LA ADVERSIDAD

 

FARO

LA ADVERSIDAD ES ALGO A ADENTRARSE EN ELLA, FLUIR CON ELLA, HABLAR CON ELLA Y ACEPTAR QUE ES SOLO UN OBSTACULO SALVABLE, NO INFRANQUEABLE.

LA ADVERSIDAD

” La adversidad no es un fracaso.  Marco Aurelio.”

  Estaba el maestro mirando a un pájaro carpintero que una y otra vez intentaba entrar en el agujero que había  realizado en su árbol  y por cosas increíbles de la vida  no cabía, lo había hecho un poco más pequeño que él. Intentaba en vano, entrar, daba vueltas, se iba y venía, así una y otra vez.

 Estaba al lado del Maestro su  discípulo  amado  y éste le preguntó: –          Maestro, dime por favor el camino a la sabiduría,  a la falta de ego y al conocimiento perfecto, dónde encontrar el ansiado sendero hacia la perfección de los grandes mahamas, de nuestros ancestros.  

El maestro no respondió, miraba atentamente al pájaro carpintero que comenzaba otra vez a picotear la madera del árbol para hacer más grande el agujero y así poder entrar en  su futuro nido.

La hembra miraba, se iba y al rato volvía. Había una pequeña imperfección en el círculo de madera del árbol, en el agujero del nido de nuestro pájaro, y oh! misterios no cabía, ocurría algo que impedía que el pájaro entrase. El discípulo, sorprendido de que su amado maestro no respondiera a su pegunta, preguntó otra vez.

Oh! Amado Maestro, dime por favor una respuesta a mi pregunta.

Dijo el maestro, ¿a qué pregunta?.

Contestó el discípulo :  el camino hacia  la sabiduría,  a la falta de ego y al conocimiento perfecto, dónde encontrar el ansiado sendero hacia la perfección de los grandes mahhamas, de nuestros ancestros.

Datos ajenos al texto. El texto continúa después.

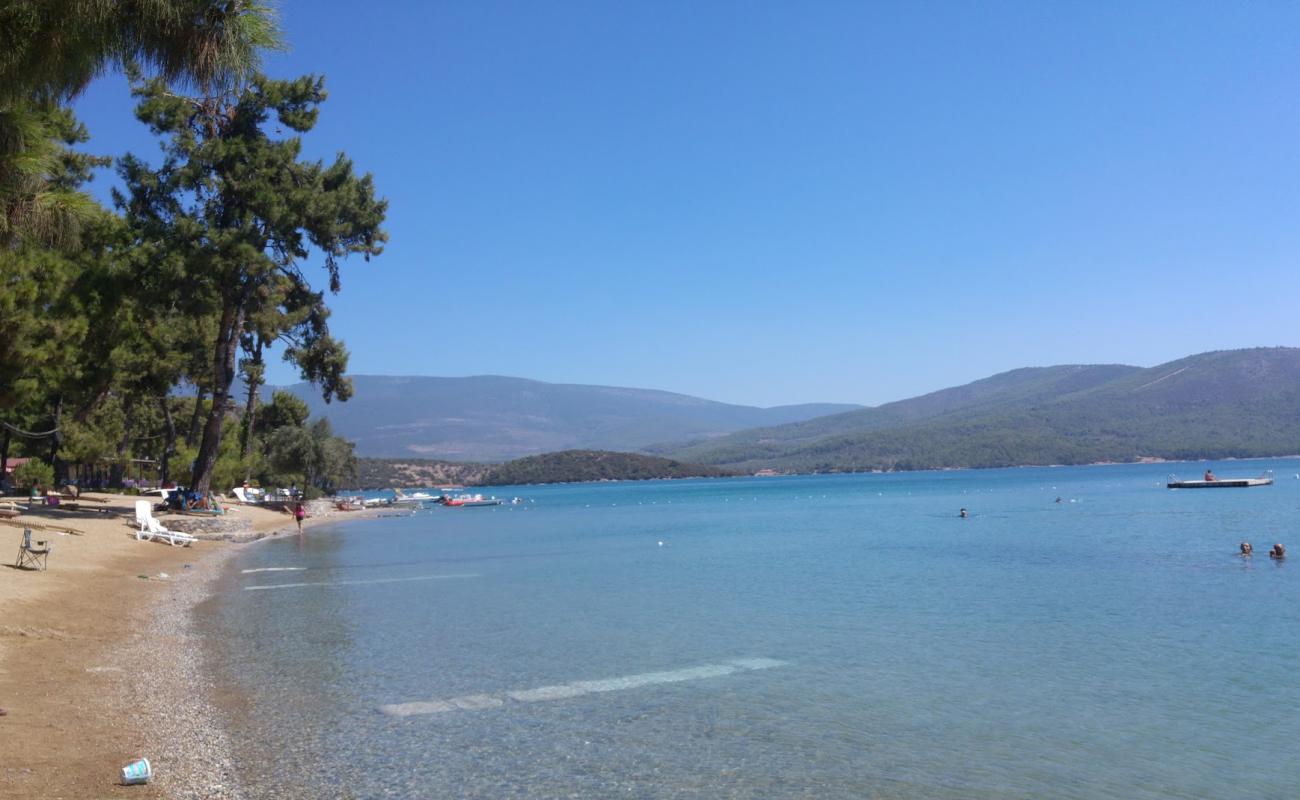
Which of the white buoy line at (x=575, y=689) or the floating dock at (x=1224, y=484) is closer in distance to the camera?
the white buoy line at (x=575, y=689)

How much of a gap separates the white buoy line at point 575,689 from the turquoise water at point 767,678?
0.19 feet

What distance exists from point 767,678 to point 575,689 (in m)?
2.61

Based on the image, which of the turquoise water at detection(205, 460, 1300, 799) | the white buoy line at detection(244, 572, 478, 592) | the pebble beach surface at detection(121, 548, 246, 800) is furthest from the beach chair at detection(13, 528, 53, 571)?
the white buoy line at detection(244, 572, 478, 592)

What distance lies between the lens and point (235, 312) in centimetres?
3509

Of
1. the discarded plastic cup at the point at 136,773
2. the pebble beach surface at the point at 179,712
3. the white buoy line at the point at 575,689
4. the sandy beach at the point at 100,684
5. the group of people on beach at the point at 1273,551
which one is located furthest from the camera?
the group of people on beach at the point at 1273,551

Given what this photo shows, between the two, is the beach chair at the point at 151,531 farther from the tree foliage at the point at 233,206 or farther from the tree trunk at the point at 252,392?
the tree trunk at the point at 252,392

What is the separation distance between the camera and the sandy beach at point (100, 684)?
309 inches

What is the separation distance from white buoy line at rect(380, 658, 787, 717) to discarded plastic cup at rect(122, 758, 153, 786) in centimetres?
Answer: 324

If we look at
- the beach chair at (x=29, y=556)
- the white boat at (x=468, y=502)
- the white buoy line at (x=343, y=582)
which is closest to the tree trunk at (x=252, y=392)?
the white buoy line at (x=343, y=582)

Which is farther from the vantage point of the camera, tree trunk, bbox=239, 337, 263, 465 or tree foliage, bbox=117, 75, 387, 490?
tree trunk, bbox=239, 337, 263, 465

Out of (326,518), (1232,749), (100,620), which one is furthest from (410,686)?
(326,518)

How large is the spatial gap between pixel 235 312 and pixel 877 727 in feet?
102

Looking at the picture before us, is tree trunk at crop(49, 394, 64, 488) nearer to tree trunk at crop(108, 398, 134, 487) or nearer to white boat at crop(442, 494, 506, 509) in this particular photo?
tree trunk at crop(108, 398, 134, 487)

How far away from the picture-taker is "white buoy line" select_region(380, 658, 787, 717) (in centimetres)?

Está delante de ti, dijo el maestro…

¿Dónde?, preguntó el discípulo asombrado.

Oh! Has mirado al pájaro carpintero que está en ese árbol enfrente de ti, que hace rato que yo miro, dijo el Maestro.

No, contestó el discípulo, y se sentó un rato en la hierba a mirar al pájaro carpintero. –          Una y otra vez, el pájaro, cortaba la madera de aquí y de allá, descansaba, intentaba entrar, pero algo lo impedía, el agujero era ya suficientemente grande para que entrase pero parecía que no podía.

El discípulo dijo: ese pájaro es bobo, se equivoca una y otra vez y no se da cuenta de su error.

Dijo el Maestro: la respuesta a tus preguntas está delante de ti en forma de pájaro y no te habías dado cuenta. No es que el pájaro sea bobo, como tú dices,  y no se dé cuenta de su error, está aprendiendo, y dicho esto el pájaro como por arte de magia dio un pequeño salto y …. consiguió entrar al final en su nido.

Ves, ha usado al gran maestro de nombre Fracaso y lo ha conseguido, así de fácil, dijo el Maestro, sólo es cuestión de confiar y hacer.